Task to carry out: Please take the records that follow and repeat exactly the lines starting with the line with "Anthracoidea pratensis on Carex flacca" and going on through the line with "and grilled avocado".

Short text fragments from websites
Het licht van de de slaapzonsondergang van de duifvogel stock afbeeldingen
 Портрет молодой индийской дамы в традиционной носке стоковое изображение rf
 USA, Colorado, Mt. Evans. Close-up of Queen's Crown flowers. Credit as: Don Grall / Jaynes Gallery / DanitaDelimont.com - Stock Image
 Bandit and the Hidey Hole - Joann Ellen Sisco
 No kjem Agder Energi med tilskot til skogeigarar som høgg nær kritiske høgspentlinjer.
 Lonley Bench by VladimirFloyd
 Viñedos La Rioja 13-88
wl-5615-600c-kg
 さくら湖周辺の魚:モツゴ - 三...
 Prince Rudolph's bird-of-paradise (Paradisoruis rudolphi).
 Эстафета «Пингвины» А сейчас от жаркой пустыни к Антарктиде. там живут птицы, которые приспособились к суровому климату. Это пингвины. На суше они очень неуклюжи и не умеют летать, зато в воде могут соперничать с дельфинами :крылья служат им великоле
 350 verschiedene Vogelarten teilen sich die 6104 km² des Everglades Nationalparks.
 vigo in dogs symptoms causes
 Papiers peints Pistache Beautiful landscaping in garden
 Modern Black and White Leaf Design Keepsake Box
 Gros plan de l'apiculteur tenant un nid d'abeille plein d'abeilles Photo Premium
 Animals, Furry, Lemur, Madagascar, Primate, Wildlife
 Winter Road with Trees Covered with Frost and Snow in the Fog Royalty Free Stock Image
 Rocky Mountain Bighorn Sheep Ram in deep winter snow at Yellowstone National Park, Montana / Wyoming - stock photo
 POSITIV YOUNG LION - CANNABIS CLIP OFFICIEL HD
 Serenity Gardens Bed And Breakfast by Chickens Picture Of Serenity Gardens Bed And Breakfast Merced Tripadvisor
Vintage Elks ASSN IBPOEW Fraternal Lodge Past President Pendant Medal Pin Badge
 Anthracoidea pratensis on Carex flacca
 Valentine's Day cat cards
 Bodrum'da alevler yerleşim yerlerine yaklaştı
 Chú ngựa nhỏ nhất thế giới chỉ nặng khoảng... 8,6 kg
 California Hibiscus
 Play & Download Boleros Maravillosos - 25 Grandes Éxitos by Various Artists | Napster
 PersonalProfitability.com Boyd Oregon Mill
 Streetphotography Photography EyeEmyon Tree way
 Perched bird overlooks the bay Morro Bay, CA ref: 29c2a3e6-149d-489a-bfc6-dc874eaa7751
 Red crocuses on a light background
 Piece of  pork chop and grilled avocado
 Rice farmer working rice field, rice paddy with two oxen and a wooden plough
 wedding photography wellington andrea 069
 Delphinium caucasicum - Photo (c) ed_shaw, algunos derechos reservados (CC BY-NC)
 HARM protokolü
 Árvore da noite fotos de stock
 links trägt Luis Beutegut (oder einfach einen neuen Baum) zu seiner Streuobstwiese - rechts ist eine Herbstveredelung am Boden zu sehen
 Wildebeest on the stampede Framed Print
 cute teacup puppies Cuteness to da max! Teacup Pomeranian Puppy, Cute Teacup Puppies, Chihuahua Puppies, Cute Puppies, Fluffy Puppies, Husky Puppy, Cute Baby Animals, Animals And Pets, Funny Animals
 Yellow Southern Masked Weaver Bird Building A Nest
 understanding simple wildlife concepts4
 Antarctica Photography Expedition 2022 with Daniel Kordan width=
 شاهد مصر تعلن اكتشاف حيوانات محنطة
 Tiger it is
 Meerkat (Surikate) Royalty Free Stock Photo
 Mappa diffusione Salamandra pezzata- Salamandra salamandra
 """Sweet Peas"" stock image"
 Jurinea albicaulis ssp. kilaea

Exercise result:
 Anthracoidea pratensis on Carex flacca
 Valentine's Day cat cards
 Bodrum'da alevler yerleşim yerlerine yaklaştı
 Chú ngựa nhỏ nhất thế giới chỉ nặng khoảng... 8,6 kg
 California Hibiscus
 Play & Download Boleros Maravillosos - 25 Grandes Éxitos by Various Artists | Napster
 PersonalProfitability.com Boyd Oregon Mill
 Streetphotography Photography EyeEmyon Tree way
 Perched bird overlooks the bay Morro Bay, CA ref: 29c2a3e6-149d-489a-bfc6-dc874eaa7751
 Red crocuses on a light background
 Piece of  pork chop and grilled avocado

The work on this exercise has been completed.